(Passage)

The result was the infusion of vast sums into the financial markets in a way that helped change them in a force Hardening the private-sector economy. Individuals were now accountable for their own retirement funds, and in investing 401(k) money they could be less conservative and more venturesome than trustees of corporate pension funds. They could put their money into mutual funds whose managers' careers depended on achieving good rates of return. The growth of 401(k)s nurtured in increasing numbers an investor frame of mind, which appears to have motivated many more people to invest in the financial markets. Political pollsters noted that in 1992 only about 20 percent of voters were investors, while in 2002 about 60 percent were.


Reading this made me think of my old friend Ed Zschau, who was instrumental in getting the capital gains tax reduction law passed. Legend had it that he wrote a song, The Capital Gains Tax Blues and wandered the halls of Washington singing the blues.

Zschau can do it if anybody can. After all, he's already built one successful company, System Industries Inc., which he founded in 1968 and grew to $60 million. Along the way, he emerged as a star of the American Electronics Association, leading the fight to reduce the capital-gains tax in 1978. That role helped propel him to a congressional seat in 1982. Four years later, he won the Republican nomination for the Senate in a tough primary and came within 104,000 votes of defeating Cranston.

(End Passage)

Request: Continue the passage about Ed Zschau from the point where it stops. The data has no connection to the passage about Ed Zschau.

(Given information)

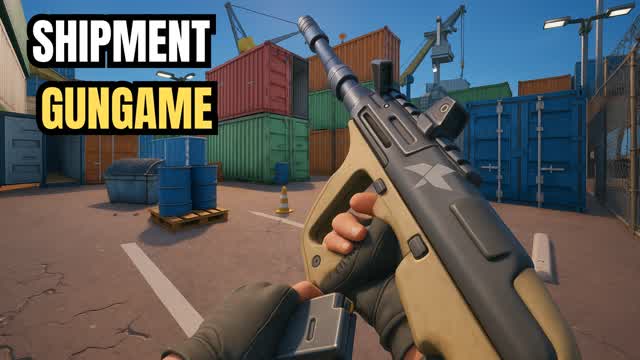 SHIPMENT GUN GAME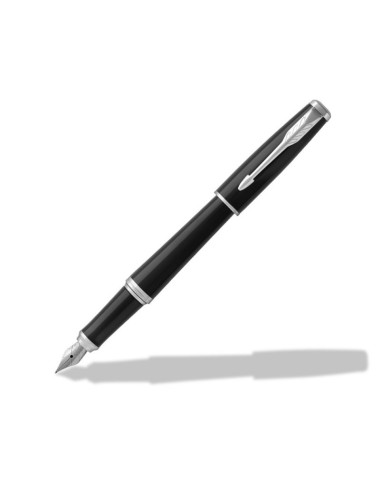 Długopis Urban + Pióro Wieczne Urban Parker Czarne CT [DUOURBAN1]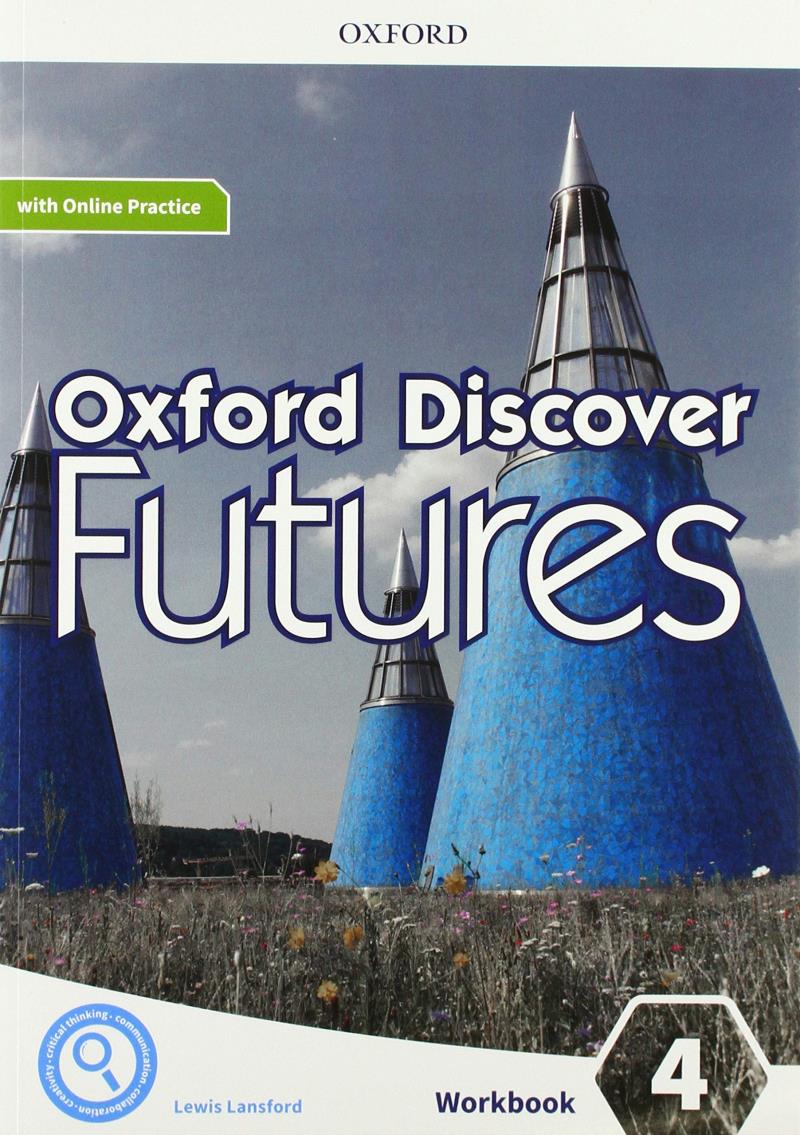 bộ oxford discover futures level 4 workbook with online practice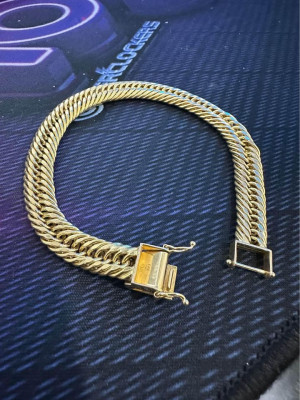 K18 SD GOLD TRIPLE LOCK ‼️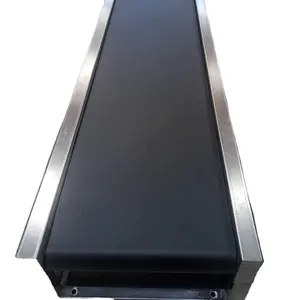Iyi fiyat özelleştirilmiş otomatik küçük bant konveyör tipi konveyör sistemi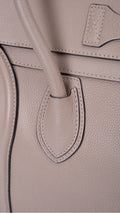 Céline Luggage Mini Tote Bag - Grey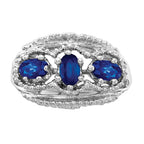 14ky Sapphire Ring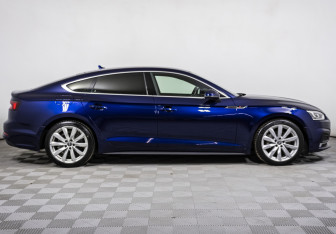 Подержанный автомобиль Audi A5 Liftback 2019 года (4 фото)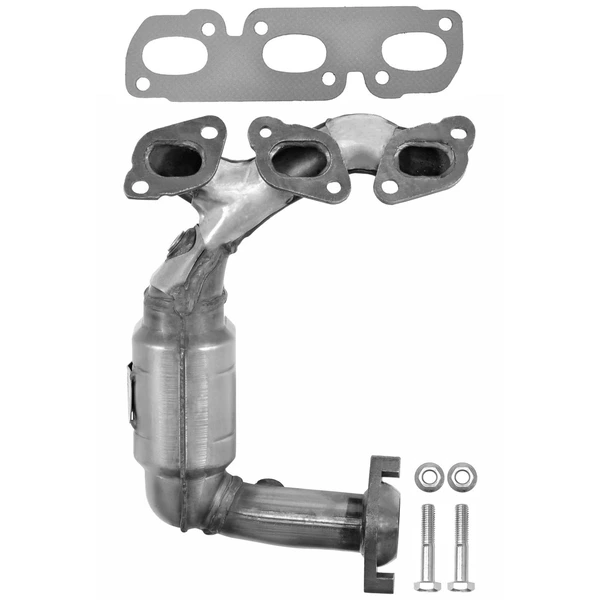 Eastern Catalytic 30488 Catalytic Converter with Integrated Exhaust Manifold, Front Left Driver Side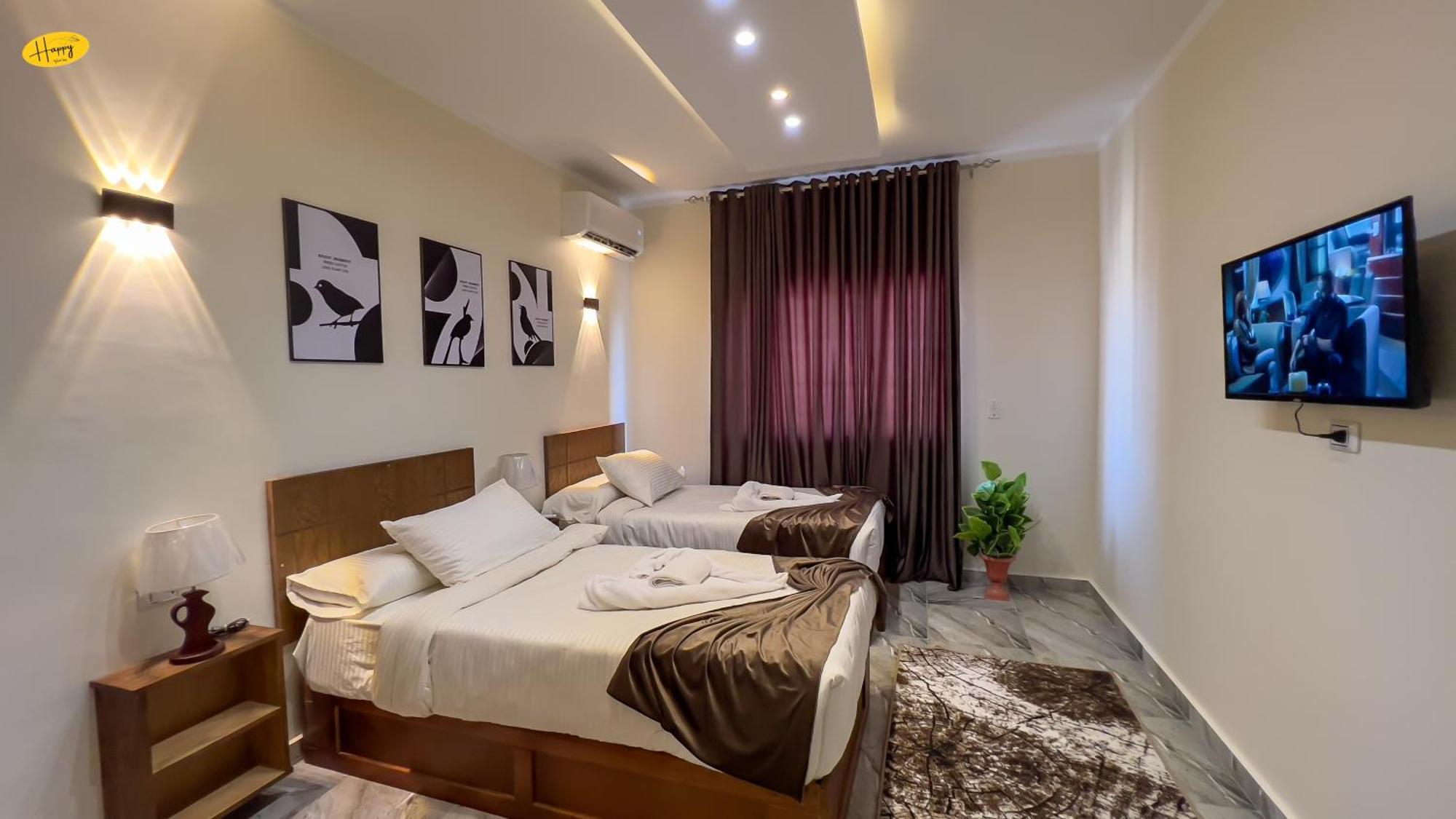 Happy View Inn Kafrat al Jabal Exterior photo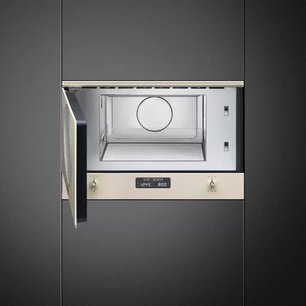 Встраиваемая микроволновая печь Смег MP822PO фото 4 Встраиваемая микроволновая печь Smeg MP822PO фото 4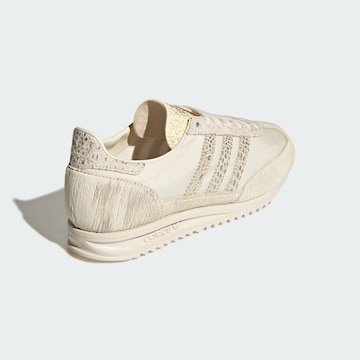 ADIDAS ORIGINALS Σνίκερ χαμηλό 'SL 72' σε λευκό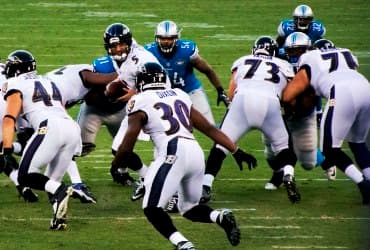 Baltimore Ravens vs. Cleveland Browns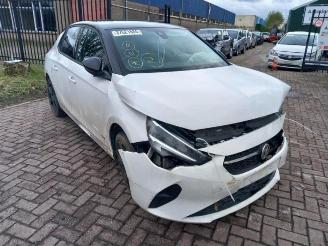 Vrakbiler auto Opel Corsa Corsa F (UB/UH/UP), Hatchback 5-drs, 2019 1.2 Turbo 12V 100 2021/10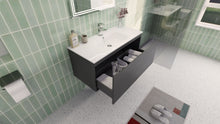Load image into Gallery viewer, Aipo 40&quot; Wall Mounted Vanity With Reinforced Acrylic Sink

(End Given information)

Result of this exercise:
That made me think of the Zschau campaign in 1986. Again Ed had a song.

Zchau Campaign Song (to a tune he made up)

This is the year, hip, hip, hooray for our Ed
He's our hero, cutting deficits to zero.
He'll teach Californians how, to say and spell Zschau.
A Prof, a businessman, a Dad is he,
Born and Bred in High Technology
And in Washington, he's working so we
Can have peace and prosperity.

Thank you all for everything you've done
Come November when we say we won
We'll have done it in a way that is fun
Good night and God Bless everyone.



P.S. Ed Zschau played rugby at Princeton. I don't think he ever played against George W. Bush because he's a little older.